■ SUPPLIED TEXT ■
10 things I wish I had known before starting my Residence Abroad

February 12, 2013 6:10 pm

Year abroad

If you have ever been subject to a Residence Abroad lecture, or have ever considered living in another country for an extended period of time, chances are you will have heard the age-old “it looks great on your CV”, “employers love people who are flexible and confident mixing with all types of people and cultures” and “it will change your view of the world” reasons to get you to up-and-leave for a completely new experience.

Five months ago today I stepped foot onto French turf for the first day of my ten month stay out here in Toulouse. Thanks to the above reasons having been drummed into my head, I was prepared to instantly become cultured and have loads of French friends and speak and hear loads of French; I had only heard good things about Residences Abroad from the 4th years, so I figured I had nothing to worry about but my own lack of confidence. Unfortunately it wasn’t as simple as that, and I quickly came across some of the rather severe drawbacks of being foreign, a student, and even worse… a combination of the two. I compiled a list when I first started at l’Université de Toulouse 2 – Le Mirail to make aware future people in my position of the realities, as well as, as the French say, the super cool things about being a foreign student in Toulouse.

■ GIVEN INSTRUCTION A ■
Count the lines of the records that contain the word "closer", treating uppercase and lowercase as different. Give only the number.

■ DATA LINES ■
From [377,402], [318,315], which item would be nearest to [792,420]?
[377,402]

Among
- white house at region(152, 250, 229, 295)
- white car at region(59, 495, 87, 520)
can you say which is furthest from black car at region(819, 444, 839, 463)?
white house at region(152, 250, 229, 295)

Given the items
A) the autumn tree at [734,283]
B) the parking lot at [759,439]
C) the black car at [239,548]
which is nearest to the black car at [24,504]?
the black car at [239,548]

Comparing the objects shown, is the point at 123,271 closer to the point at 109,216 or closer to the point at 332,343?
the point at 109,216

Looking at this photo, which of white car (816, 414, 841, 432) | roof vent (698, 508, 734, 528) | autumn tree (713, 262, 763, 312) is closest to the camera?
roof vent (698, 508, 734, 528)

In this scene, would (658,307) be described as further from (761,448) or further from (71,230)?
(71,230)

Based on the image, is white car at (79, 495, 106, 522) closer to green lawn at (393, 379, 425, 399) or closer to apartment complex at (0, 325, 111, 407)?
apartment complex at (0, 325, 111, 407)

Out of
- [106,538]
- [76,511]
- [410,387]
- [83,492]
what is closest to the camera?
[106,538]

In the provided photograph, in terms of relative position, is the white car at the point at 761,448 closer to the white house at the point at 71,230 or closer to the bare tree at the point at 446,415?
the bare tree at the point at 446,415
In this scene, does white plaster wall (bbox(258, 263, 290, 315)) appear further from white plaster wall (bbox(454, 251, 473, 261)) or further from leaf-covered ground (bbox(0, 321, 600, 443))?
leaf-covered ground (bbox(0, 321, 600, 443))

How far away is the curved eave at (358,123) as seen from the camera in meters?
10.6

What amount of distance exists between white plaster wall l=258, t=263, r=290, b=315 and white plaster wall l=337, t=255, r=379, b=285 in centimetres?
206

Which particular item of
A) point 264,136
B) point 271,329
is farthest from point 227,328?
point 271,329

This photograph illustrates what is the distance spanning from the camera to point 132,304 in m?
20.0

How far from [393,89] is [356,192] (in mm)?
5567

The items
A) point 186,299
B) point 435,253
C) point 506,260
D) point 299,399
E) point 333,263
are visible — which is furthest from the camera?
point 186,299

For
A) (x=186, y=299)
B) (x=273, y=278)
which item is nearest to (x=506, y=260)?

■ GIVEN INSTRUCTION B ■
For each statement, say whether it agrees with the post about residence abroad, answering yes or no and quoting the deciding words from the post. (i) The writer's stay in Toulouse was planned to last ten months. (ii) The writer had heard only bad things about Residences Abroad from the 4th years. (iii) The writer compiled the list after finishing at the university.

■ TASK RESULT A ■
3

■ TASK RESULT B ■
(i) Yes: "the first day of my ten month stay out here in Toulouse"
(ii) No: "I had only heard good things about Residences Abroad from the 4th years"
(iii) No: "I compiled a list when I first started at l’Université de Toulouse 2 – Le Mirail"